§ OBJETIVO DEL EJERCICIO
Copia sin cambios todo lo que va desde "Me pregunto si, en" hasta "bien demasiado desinterés?" en el fragmento sobre las cartas de Reggie.

§ FRAGMENTO SELECCIONADO

◇ ◇ ◇

Reggie y yo nos escribíamos regularmente; le contaba las noticias locales lo mejor posible (nunca se me han dado bien las cartas, mientras que Madge era una artista; convertía cualquier tontería en un estupendo episodio. Envidio ese don).
Las cartas de mi querido Reggie eran como su conversación, hermosas y tranquilizantes. Siempre me animaba a salir: «No te quedes en casa aburrida. No pienses que lo deseo, pues no es así; debes salir y ver gente, ir al baile y a fiestas. Quiero que tengas toda clase de oportunidades antes de que nos casemos».
Me pregunto si, en el fondo, no me afectaría esa postura. Entonces no me di cuenta; pero ¿le gusta a alguien que le animen a salir, a ver a otros y a divertirse? ¿No es verdad que cualquier mujer preferiría una carta apasionada, de celos? «¿Quién es ese tipo del que me hablas en tu carta? Creo que te gusta, ¿eh?» ¿No es eso lo que demanda la relación hombre-mujer? ¿Aceptamos bien demasiado desinterés?
Se celebraban bailes en los alrededores con cierta frecuencia. No iba, pues como no tenía coche no era práctico aceptar invitaciones para más de una o dos millas de distancia. Alquilar un automóvil o un taxi, era un gasto excesivo salvo en ocasiones especiales. Pero a veces se iba a la caza de chicas y me rogaban que me quedara o me llevaban y traían.

◇ ◇ ◇

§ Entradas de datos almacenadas
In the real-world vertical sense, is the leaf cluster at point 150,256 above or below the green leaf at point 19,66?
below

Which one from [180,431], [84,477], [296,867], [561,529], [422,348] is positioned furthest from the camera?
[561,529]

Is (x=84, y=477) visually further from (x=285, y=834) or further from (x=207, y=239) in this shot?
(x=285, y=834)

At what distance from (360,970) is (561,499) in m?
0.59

◇ ◇ ◇

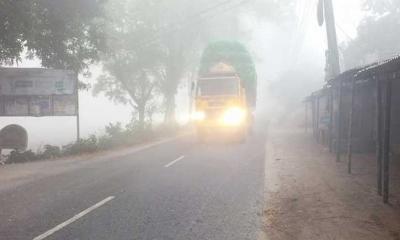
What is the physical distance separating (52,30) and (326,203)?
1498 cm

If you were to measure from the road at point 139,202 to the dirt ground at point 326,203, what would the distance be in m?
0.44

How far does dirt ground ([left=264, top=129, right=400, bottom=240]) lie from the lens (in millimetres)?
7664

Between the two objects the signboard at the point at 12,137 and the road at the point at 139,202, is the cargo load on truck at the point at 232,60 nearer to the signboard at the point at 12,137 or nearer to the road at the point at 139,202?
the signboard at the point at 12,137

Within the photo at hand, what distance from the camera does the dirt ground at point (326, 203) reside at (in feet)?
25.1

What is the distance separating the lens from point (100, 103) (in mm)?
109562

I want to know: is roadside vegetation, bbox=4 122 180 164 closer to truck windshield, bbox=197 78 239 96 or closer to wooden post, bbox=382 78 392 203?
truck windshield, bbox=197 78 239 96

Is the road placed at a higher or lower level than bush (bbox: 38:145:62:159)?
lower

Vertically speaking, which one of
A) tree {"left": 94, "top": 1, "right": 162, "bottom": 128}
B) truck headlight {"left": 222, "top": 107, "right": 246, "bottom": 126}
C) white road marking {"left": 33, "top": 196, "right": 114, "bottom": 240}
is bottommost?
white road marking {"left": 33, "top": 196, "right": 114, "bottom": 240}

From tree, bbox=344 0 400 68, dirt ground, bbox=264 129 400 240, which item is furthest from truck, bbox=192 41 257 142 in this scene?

◇ ◇ ◇

§ SOLUCIÓN DEL EJERCICIO
Me pregunto si, en el fondo, no me afectaría esa postura. Entonces no me di cuenta; pero ¿le gusta a alguien que le animen a salir, a ver a otros y a divertirse? ¿No es verdad que cualquier mujer preferiría una carta apasionada, de celos? «¿Quién es ese tipo del que me hablas en tu carta? Creo que te gusta, ¿eh?» ¿No es eso lo que demanda la relación hombre-mujer? ¿Aceptamos bien demasiado desinterés?